In moving marketing and product development closer to geographic regions around the globe, D&M brands will be able to develop products that are "consumer relevant" and meet local-market needs, Caudill said. The strategy will also help D&M brands work with local dealers to develop go-to-market strategies.
"Product planning and marketing have historically occurred in Japan," said Caudill, and the company's regions have been treated as "sales and distribution arms."
D&M had "no marketing infrastructure in North America," he said, pointing out that as D&M bought up brands, local marketing infrastructure and product planning withered.
For that reason, the company is looking to hire a North American VP who will take charge of product planning and marketing for the Denon and Marantz home audio brands in the region. For Boston Acoustics, those tasks are handled by recently hired VP/GM Mitch Nollman, formerly with Bose.
Similar positions have been established for the company's Asia-Pacific and European regions.
The company is also looking to hire a new North American president for its consumer division.
Getting closer to local markets will give D&M brands "real-time feedback from the market" and enable them to use that knowledge to "build out adjacent categories," Caudill said. "Our brands have earned the right to be broader than just the categories they are in...while maintaining their premium audio position."
Besides getting closer to local markets, D&M will improve "transparency" to "reach out to distribution partners and collaborate and share ideas on new products," he said.
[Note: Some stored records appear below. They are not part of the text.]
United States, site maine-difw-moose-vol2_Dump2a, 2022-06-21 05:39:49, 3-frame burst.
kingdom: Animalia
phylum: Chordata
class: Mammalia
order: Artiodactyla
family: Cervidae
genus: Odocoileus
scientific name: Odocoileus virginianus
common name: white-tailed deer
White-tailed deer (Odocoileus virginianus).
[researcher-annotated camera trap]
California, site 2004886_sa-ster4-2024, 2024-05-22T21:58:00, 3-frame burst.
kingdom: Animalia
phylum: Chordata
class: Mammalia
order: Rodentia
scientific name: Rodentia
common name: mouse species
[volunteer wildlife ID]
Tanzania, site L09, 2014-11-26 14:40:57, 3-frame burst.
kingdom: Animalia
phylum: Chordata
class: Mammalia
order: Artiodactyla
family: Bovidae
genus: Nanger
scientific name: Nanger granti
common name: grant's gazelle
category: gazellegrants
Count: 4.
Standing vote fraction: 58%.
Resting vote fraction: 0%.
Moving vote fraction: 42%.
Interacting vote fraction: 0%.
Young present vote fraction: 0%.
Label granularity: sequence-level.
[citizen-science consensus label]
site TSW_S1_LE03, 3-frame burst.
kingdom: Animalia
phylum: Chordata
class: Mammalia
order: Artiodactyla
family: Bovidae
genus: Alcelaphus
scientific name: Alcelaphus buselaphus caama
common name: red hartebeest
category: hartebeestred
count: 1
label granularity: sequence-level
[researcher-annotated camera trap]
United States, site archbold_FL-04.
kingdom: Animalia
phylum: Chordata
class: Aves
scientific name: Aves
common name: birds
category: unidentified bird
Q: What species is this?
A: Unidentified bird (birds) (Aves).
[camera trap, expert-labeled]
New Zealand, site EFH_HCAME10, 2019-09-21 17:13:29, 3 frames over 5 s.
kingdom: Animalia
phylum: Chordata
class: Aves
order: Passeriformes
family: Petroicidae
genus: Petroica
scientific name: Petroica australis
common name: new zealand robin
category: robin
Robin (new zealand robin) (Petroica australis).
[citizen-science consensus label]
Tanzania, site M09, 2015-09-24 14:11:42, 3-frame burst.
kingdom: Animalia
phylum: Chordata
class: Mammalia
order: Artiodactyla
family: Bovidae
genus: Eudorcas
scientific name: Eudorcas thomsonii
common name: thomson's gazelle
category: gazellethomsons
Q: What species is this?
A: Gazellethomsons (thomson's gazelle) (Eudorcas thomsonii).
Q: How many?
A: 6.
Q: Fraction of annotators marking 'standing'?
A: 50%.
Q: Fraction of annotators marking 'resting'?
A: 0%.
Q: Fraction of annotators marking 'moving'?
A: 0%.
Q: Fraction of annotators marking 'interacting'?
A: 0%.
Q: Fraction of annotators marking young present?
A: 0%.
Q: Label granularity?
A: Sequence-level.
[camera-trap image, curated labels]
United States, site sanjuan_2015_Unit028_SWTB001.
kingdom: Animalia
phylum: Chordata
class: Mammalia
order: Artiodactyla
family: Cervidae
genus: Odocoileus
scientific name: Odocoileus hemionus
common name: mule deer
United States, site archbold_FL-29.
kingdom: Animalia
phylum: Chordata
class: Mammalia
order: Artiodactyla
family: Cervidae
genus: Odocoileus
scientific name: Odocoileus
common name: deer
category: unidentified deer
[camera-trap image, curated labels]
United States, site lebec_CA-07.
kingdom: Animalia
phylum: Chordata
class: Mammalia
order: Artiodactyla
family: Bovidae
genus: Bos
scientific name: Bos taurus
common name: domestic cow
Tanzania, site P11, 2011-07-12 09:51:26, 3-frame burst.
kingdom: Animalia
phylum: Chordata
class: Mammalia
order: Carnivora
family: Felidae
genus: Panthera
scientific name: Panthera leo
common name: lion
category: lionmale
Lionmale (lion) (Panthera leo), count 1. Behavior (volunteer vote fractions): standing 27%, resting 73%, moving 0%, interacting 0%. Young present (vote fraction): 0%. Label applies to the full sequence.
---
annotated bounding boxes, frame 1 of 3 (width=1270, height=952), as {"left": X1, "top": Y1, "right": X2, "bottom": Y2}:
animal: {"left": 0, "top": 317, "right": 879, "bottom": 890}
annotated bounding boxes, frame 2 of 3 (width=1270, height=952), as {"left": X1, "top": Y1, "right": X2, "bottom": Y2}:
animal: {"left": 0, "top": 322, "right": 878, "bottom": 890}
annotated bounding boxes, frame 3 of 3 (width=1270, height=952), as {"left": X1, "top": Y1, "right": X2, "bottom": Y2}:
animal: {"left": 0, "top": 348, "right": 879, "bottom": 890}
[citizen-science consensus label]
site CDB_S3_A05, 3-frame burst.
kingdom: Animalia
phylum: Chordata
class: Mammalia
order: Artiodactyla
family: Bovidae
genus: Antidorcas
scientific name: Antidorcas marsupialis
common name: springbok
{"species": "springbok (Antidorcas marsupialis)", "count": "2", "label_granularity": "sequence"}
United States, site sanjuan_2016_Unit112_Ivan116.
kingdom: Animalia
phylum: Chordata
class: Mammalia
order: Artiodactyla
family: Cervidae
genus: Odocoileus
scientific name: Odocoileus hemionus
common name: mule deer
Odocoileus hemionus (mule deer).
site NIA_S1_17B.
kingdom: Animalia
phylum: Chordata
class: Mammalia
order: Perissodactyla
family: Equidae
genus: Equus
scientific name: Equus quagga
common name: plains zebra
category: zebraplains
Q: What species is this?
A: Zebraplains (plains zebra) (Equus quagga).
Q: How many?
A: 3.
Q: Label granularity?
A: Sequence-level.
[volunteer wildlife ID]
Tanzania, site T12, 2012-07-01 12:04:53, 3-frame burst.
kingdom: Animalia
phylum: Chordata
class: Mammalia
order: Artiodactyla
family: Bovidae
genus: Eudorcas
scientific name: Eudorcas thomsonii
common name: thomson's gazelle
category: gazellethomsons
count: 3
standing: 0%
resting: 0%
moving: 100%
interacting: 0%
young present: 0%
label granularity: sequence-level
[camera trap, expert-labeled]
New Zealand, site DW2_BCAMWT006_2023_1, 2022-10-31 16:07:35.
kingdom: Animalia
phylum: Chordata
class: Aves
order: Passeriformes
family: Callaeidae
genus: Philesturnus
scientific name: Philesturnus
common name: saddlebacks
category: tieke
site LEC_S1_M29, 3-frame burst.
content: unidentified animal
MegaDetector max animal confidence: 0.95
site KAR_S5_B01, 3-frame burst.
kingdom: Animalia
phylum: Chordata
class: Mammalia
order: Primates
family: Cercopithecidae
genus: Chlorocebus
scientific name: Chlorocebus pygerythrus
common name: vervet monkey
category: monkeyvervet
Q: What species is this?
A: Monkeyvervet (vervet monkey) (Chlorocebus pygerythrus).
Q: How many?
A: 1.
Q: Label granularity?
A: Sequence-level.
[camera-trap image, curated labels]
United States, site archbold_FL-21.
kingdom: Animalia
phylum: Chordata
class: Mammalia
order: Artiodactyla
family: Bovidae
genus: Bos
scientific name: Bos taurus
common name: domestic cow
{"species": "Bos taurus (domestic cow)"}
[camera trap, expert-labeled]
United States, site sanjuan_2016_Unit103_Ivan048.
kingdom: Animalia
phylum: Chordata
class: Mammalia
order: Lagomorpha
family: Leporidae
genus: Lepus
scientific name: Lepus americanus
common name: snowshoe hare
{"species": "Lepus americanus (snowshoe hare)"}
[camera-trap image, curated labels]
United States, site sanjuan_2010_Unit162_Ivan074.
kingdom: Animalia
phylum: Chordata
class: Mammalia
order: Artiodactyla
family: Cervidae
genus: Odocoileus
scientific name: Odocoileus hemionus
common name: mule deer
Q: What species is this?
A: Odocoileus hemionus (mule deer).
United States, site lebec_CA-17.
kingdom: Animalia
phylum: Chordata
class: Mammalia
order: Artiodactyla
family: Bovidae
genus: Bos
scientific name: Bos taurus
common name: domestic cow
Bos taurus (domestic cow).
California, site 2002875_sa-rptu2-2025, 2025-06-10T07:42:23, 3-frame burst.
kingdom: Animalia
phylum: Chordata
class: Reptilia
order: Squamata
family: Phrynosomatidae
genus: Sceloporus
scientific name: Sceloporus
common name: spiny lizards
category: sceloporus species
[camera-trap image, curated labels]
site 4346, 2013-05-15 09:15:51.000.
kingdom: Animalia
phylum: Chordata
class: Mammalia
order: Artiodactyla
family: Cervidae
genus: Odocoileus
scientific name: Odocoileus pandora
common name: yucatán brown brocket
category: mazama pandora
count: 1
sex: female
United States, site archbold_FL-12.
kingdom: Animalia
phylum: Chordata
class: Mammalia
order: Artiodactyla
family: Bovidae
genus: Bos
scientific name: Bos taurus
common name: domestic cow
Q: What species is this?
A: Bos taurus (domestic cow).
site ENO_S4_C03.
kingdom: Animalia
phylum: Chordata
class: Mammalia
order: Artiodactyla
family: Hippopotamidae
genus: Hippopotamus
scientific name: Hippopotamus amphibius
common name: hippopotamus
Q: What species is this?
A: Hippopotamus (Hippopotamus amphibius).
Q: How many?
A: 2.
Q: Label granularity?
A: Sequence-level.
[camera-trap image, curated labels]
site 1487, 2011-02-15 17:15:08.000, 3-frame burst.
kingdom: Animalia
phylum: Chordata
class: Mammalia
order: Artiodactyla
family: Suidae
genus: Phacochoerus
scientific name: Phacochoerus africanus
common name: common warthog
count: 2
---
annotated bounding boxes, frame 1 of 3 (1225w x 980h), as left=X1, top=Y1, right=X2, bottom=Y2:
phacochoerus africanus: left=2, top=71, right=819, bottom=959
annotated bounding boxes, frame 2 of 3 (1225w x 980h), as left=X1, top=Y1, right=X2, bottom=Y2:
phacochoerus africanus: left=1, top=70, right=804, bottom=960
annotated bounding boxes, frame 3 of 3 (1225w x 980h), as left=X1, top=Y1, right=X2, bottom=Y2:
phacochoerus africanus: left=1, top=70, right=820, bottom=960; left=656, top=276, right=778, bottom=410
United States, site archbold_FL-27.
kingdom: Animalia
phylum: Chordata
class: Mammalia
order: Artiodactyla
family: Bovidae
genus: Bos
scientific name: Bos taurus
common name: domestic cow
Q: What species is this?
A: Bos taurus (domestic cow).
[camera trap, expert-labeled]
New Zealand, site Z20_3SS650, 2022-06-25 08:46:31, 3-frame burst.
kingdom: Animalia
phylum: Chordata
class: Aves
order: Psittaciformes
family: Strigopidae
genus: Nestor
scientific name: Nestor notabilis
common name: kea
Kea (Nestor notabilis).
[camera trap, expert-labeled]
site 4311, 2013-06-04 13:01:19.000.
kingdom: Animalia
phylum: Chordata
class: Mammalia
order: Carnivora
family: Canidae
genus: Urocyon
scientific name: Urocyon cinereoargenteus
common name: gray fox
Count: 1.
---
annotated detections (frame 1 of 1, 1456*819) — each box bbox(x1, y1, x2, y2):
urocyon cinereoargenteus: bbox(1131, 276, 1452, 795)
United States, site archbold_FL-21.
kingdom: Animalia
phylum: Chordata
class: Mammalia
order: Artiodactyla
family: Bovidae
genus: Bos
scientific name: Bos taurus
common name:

D&M will "be much more collaborative in the planning process with [retail] partners."
He promised "a much higher level of engagement with our retail partners" as well as improved marketing communications "to do a better job positioning the brands" and new packaging that will better communicate product benefits and brand positioning.
The company will also put "a lot more rigor" in consumer research in a "quantitative or informal way," Caudill said.
In developing plans to enter new product markets, the company has already identified "growth areas" in its consumer, professional audio, and OEM speaker businesses "to leverage technologies in adjacent [product] markets," Caudill said.
Headphones will be one of the first categories into which D&M consumer will expand aggressively in North America, where it currently offers headphones only under the Denon brand. Digital media management is another potential area to enter, he said.
To facilitate expansion into new categories, management is letting employees know that "change is OK," particularly in thinking about new types of products, he said.
As part of that effort, the company must retain audio-industry talent but balance that with "individuals from outside who will bring a fresh way of thinking," Caudill said. For its new North American president, for example, Caudill is looking for an industry veteran with industry insights and knowledge, but the new North American marketing VP need not be from within the industry because disciplined marketing processes can be applied to multiple industries, he said.
As the company rolls out its new strategies, it does not plan big shifts in the distribution channels for the Denon, Marantz and Boston Acoustics brands, whose products are available through big-box retailers, the specialty and custom channel, and authorized Internet retailers, Caudill said
The benefits of the changes will take a little while to take hold, he admitted. It will take 12 to 18 months to see the first new products resulting from the new product-development strategy and 12 or more months for dealers to begin enjoying some of the benefits of supply-chain management improvements, he said.
In the next 12 months, he added, the company will announce new product categories, and "headphones will be among them."
The Bain Capital-owned company, incorporated in Japan, employs 2,500 people around the world. As a privately held company, it does not divulge sales statistics.